Sharing a common thread and certain visual elements with the works featured in the Kennedy Center ceremony, Fronteras–The Prosperity Fields brings us back to Orlando Agudelo-Botero’s ideals of growth and constant development.  The frontier, symbolized by the horizon line, threshold of the next level of knowledge and energy, is the future. The painting greets the person who stands at the entrance of the prosperity fields, while in the wheat-colored skies above four silhouettes, symbols of freedom, dance in defiance of the laws of gravity.

An enlightened act, the journey into the prosperity fields is also a conscious one. Those who choose to undertake it create their own reality and establish their own frontier. Nurturing and exploring their humanity, they lead a life of quality and integrity. For Orlando Agudelo-Botero, this experience comes through painting. “Art is the reflection of that for which we strive and all which we are trying to understand and accomplish as humans,” he says. “It is a window that reveals higher wisdom.”

Such an elevated state graces Fanfare.
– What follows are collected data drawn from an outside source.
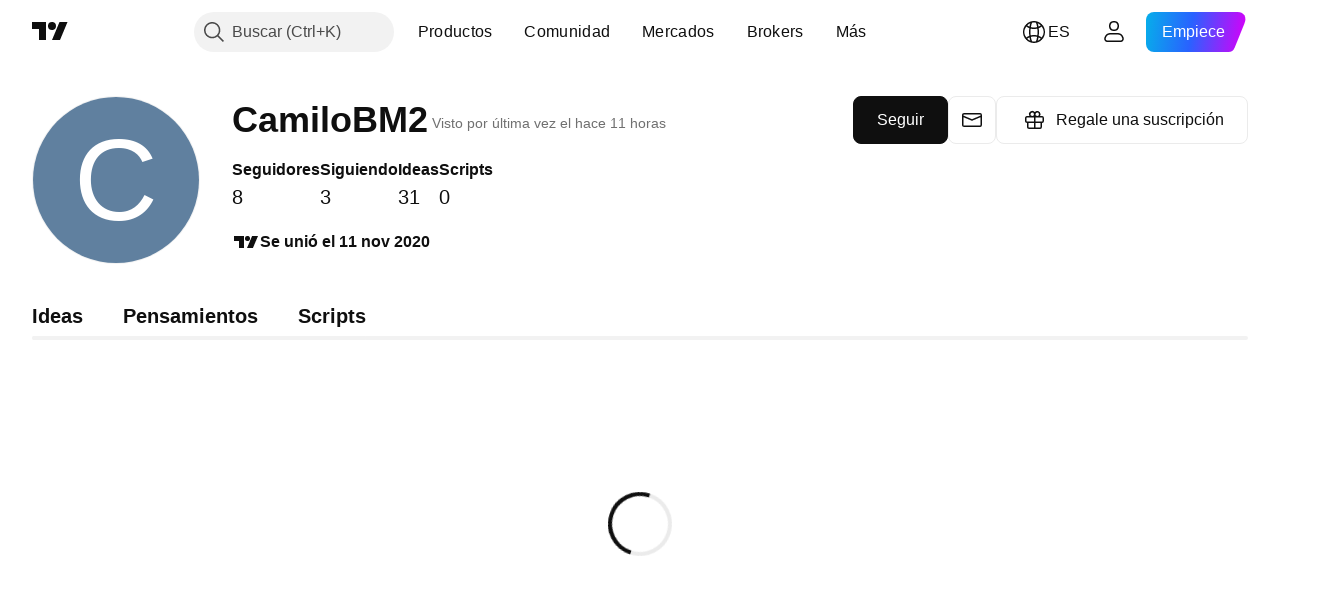

--- FILE ---
content_type: text/css; charset=utf-8
request_url: https://static.tradingview.com/static/bundles/3406.24a50d99637b4e3bf9e7.css
body_size: -182
content:
.content-DAxjbs7m{width:fit-content}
Like life itself, this painting has a delicate balance between stillness and movement, and one often becomes the other right before the viewer’s eyes, personifying the transformation of ideals into reality. The lines over the eyes parallel the horizon, the artist’s symbol of frontier. From the mind thoughts reach out, projecting infinite love and ultimate wisdom. Like the circle of life, an aura of light emanates from within. The geometric structure of Fanfare suggests balance and a firm foundation that do not contradict the ecstasy of the image, but rather give it a strong sense of reality.

Such is the essence of Orlando Agudelo-Botero’s art. With one foot in reality and the other in creativity he remains an idealist. His paintings show a way to achieve realization: they point to a frontier and make the viewer aware that the responsibility of reaching it lies within him or her. The artist travels his own journey of personal growth when he paints, exploring new fields and rejoicing in the discoveries. The creative process and the new information obtained become forever embodied in the surface of the paper or canvas; in this way, we as viewers can share in the experience. Expressing a sincere, liberated spirit, Orlando Agudelo-Botero’s art empowers the individual with the potential of being a significant part in the development and protection of all which is beautiful and good on this Earth and beyond.